Talvez eu tenha medo.

Talvez sorria, ou diga:

- Alô, iniludível!

O meu dia foi bom, pode a noite descer.

(A noite com seus sortilégios.)

Encontrará lavrado o campo, a casa limpa,

A mesa posta,

Com cada coisa em seu lugar.

Manuel Bandeira (citado por Anna durante nosso papo)

foto de uma boca
In-out (Antropofagia), 1973/1974, Anna Maria Maiolino, exclusivo entretempos - coleção da artista

Anna existe há 80 anos com toda a potência que a existência exige. Ela é, está e percebe o mundo ao seu redor com extrema delicadeza, força e coragem. Mulher. Mu-lher. Faz diferença absoluta ser mulher em seu trabalho. Um corpo que habita. Um corpo que grita. Um corpo que se comunica com o fora e o dentro.

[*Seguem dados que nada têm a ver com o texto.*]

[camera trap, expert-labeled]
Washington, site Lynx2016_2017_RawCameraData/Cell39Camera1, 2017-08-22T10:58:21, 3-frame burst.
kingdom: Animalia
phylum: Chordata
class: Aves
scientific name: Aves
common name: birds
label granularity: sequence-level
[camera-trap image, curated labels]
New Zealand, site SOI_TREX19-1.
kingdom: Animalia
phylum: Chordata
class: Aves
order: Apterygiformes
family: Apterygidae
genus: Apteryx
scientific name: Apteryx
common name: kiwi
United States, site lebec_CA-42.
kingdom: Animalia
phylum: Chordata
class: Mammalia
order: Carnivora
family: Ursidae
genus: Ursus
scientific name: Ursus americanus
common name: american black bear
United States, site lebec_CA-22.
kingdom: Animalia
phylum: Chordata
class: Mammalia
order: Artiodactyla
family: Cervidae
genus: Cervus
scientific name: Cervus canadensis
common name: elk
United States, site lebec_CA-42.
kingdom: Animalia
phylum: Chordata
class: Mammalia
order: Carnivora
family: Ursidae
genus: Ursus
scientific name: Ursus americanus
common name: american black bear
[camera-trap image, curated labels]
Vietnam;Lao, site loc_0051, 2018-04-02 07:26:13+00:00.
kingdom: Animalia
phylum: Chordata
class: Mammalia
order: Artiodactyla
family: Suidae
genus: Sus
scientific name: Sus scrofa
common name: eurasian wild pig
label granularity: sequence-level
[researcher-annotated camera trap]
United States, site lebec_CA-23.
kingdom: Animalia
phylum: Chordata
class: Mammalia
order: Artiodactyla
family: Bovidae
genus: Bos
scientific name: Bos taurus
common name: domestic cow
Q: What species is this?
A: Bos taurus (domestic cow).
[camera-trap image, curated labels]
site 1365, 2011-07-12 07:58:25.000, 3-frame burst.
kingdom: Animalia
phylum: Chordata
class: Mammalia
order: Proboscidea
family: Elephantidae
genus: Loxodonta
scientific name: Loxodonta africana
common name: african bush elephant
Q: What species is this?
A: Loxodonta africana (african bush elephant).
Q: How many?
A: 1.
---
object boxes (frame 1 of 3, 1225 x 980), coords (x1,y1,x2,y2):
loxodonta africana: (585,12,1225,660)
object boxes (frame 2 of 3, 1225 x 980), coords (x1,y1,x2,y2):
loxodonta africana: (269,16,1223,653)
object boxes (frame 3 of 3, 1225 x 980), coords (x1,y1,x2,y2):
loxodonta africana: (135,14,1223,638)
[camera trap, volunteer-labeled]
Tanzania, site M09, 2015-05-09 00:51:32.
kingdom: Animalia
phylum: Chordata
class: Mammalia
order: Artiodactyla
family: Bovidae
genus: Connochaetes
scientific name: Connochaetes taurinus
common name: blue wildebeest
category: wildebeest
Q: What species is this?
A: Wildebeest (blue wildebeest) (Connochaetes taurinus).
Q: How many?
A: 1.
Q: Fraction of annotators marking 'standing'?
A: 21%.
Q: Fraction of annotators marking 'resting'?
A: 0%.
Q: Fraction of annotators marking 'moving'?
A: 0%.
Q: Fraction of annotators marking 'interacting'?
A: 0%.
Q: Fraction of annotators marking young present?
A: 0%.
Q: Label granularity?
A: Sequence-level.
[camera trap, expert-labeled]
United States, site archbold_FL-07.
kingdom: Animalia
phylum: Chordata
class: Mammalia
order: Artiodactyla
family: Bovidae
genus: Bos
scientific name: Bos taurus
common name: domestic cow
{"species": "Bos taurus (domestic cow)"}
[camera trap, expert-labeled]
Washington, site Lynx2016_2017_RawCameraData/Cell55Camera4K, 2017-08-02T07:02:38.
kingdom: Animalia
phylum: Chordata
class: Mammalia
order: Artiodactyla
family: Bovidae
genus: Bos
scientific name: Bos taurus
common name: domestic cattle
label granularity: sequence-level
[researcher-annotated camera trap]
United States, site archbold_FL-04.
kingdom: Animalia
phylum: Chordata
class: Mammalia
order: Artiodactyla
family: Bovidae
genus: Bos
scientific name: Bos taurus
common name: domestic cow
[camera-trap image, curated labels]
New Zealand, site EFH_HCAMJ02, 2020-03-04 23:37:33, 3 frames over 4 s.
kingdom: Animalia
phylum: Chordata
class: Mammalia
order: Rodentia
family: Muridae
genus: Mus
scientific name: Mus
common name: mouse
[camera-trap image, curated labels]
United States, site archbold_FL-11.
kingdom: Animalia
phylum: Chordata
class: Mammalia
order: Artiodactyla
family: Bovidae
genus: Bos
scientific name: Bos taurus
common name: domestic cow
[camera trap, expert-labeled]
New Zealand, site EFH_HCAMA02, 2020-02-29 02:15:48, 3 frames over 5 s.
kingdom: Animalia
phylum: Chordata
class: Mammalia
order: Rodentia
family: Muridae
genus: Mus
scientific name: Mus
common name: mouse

Um corpo em carne-viva, que se desperta e é despertado. Acontece. Vive. Pulsa. Vibra. Se contorce. Cicatriza.

Anna e Paulo. Um diálogo que funciona, que se complementa, que se atravessa. Os olhos dele para o trabalho dela. A entrega dela para o perceber dele. Tanto é que a exposição é extremamente afinada em seu percurso não cronológico e sim espiralar, imaginando e propondo que os finais estavam impressos desde o princípio. Assim como o gozo feminino, espiralado, não tem começo nem fim, como define Anna. Horizontalizar obras de 2020 com obras de 1962 é muito potente para reforçar esse discurso de que tudo volta. Se reinventa, se complementa. Passado e presente que germinam incessantemente. "Geralmente essas exposições antológicas são muito severas, mas essa permitiu a possibilidade de riscos" afirma ela. O tempo em espiral se renova e o fato de ter obra de décadas atrás e de agora comprova a existência de uma verdade que pulsa; o público percebe que não é uma exposição engavetada. Ela é múltipla e resiste ao passado e aponta para um futuro renovado. Um presente que se renova.

argamassa de cimenta sobre mesa de metal
Sem título, da série Da Terra - Errâncias Poéticas, 2018, Anna Maria Maiolino, exclusivo entretempos, coleção da artista e Hauser & Wirth - Everton Ballardin

Para Paulo, a existência pessoal e subjetiva de Anna nunca deixou de transpirar essas múltiplas facetas de seu tempo. Sempre se guiou por suas necessidades vitais, reconstruindo territórios sensoriais, sociais e políticos. Eram tantas as coisas que se não fossem essas escolhas éticas e existenciais de tratar o trabalho como um mapeamento dos desejos, dos prazeres e das revoltas, a base estaria turva. A exposição começa do meio da vida, onde se registram os tempos de chegada e as amplitudes dos vários tipos de ondas sísmicas, parte para uma crítica macrossocial mais evidente e termina nas relações matéricas, deixando que os gestos aprendam com a liquidez dos múltiplos materiais que ela trabalha.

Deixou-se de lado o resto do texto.